The good news is that you don't have to rip up the entire floor to make the repair. You can use one of two standard procedures for replacing damaged planks when a laminate floor is buckling. Disassembling part of the floor is an option, and in some cases, it's the best one, but you can also replace individual planks by cutting them out and gluing in new ones.
You Can't Use Wood Floor Bubble Repair Techniques
Laminate flooring may look like natural wood, but it isn't. The wood pattern is merely a very thin photographic layer covering a high-density fiberboard (HDF) core. The "photo layer" or "pattern layer" is coated with a hard clear protective coating, but if the coating gets scratched or otherwise damaged, moisture can reach the core of fiberboard, which swells when exposed to moisture. This means you can't sand out the defects as you would if the floor were hardwood and the hardwood floor were bubbling, nor can you scrape the edges or do anything else you'd do to solid wood.
HDF is unlike real wood in another respect. Whereas wood expands and contracts with changing moisture conditions, HDF only expands. If you apply heat to a buckled laminate floor in the hopes that it will flatten, you're wasting your time. That technique, by the way, seldom works for wood floors either because when wood warps, the warp is usually permanent.
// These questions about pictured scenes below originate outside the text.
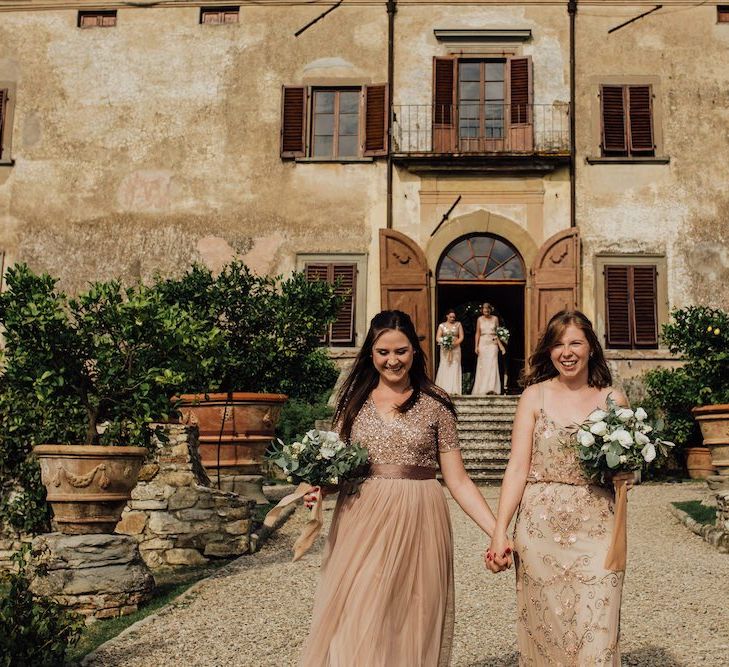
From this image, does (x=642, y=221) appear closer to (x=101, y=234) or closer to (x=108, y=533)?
(x=101, y=234)

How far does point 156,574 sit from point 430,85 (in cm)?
1024

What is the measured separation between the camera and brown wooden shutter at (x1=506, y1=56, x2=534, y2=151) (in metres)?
14.8

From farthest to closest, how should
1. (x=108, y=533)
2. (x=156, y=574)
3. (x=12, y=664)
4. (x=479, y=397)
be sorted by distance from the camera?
(x=479, y=397) < (x=156, y=574) < (x=108, y=533) < (x=12, y=664)

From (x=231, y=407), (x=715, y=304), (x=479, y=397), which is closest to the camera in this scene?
(x=231, y=407)

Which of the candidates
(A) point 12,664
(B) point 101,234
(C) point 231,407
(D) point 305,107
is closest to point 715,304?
(D) point 305,107

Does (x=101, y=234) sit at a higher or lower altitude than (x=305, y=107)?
lower

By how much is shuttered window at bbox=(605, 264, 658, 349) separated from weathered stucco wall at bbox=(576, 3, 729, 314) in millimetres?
268

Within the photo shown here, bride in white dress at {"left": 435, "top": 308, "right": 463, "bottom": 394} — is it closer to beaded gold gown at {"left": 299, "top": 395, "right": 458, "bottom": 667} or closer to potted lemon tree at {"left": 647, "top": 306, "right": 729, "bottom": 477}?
potted lemon tree at {"left": 647, "top": 306, "right": 729, "bottom": 477}

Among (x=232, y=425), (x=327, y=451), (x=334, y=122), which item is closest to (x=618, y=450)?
(x=327, y=451)

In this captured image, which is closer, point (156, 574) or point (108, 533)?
point (108, 533)

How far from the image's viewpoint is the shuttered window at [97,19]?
51.5 ft

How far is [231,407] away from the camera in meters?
8.95

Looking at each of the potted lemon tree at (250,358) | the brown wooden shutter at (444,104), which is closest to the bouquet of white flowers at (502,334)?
the brown wooden shutter at (444,104)

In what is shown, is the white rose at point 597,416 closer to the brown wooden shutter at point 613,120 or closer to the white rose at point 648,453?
the white rose at point 648,453
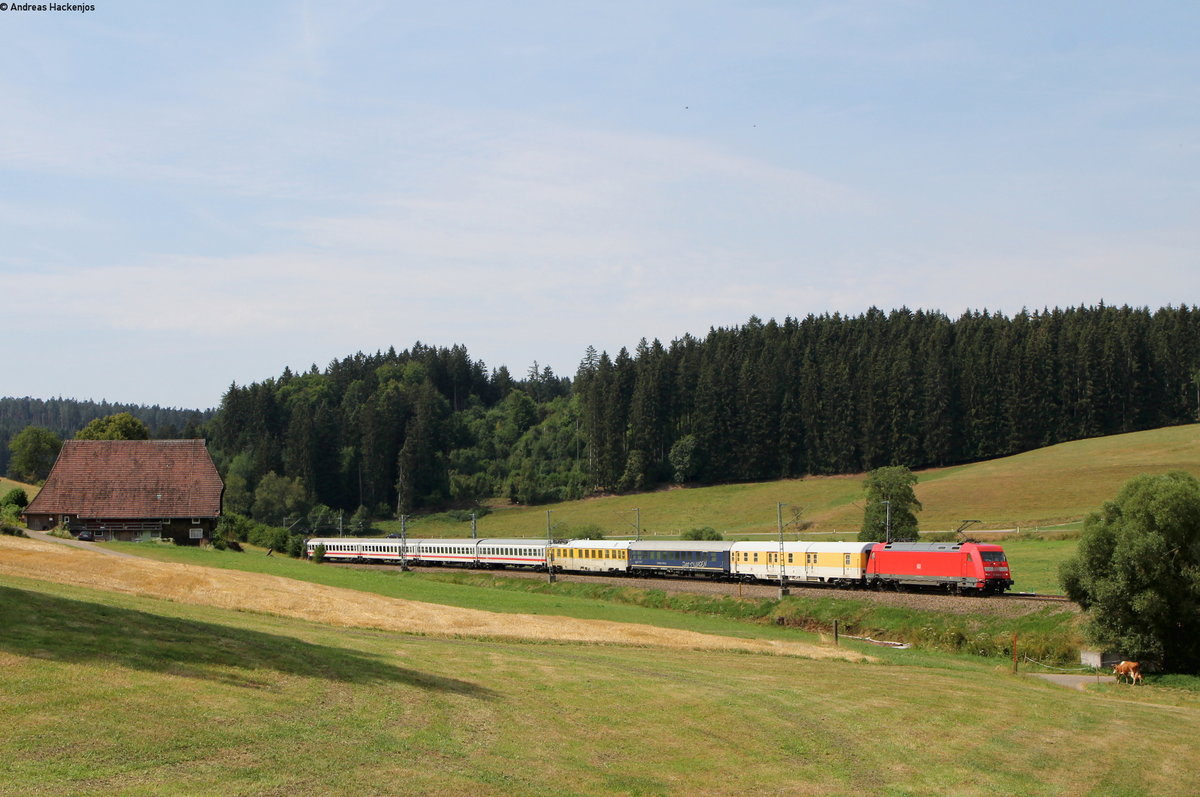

How to Cut a Plank Out of a Laminate Floor
If a spill causes a laminate plank to bubble up, here's how to replace it:
- Set a circular saw to cut just deeper than a laminate plank, or about 1/2 inch.
- Make two straight cuts down the center of the damaged plank about 2 inches apart. Stop cutting just before you get to the end of the plank and finish the cuts with a hammer and chisel. Be careful to leave the adjacent planks untouched.
- Cut a single line across the 2-inch strip so you can break the strip apart and pull out the pieces. The space allows you to back the two halves of the plank toward the center so you can remove them.
- Get a replacement plank that matches the floor and prepare it by cutting off the lower lip of the locking groove along the grooved side and end of the plank, and cut off the tongue from the other end. You leave the long tongue edge intact. Spread carpenter's glue on the underside of the remaining glue lips and along the tongue.
- Slip the tongue side of the plank into the groove of the adjacent plank and lower the plank into the floor. Put a weight on it to hold it down until the glue sets.
Disassembly May Be the Better Option
Disassembling a laminate floor isn't the same as ripping it up. The planks aren't attached to the subfloor, and it's usually easy to unsnap them, although you probably wouldn't want to disassemble an entire floor this way. However, if the damage is near the wall, you only have to disassemble a few planks to get to the damaged one so you can replace it.
Whenever laminate flooring feels bouncy, you should suspect water damage and replace the planks that have the most give (as well as any damaged subflooring). Avoid walking on a bouncy floor because you can break the locking mechanisms of the planks that aren't damaged. If you do that, you might end up having to rip up the floor after all.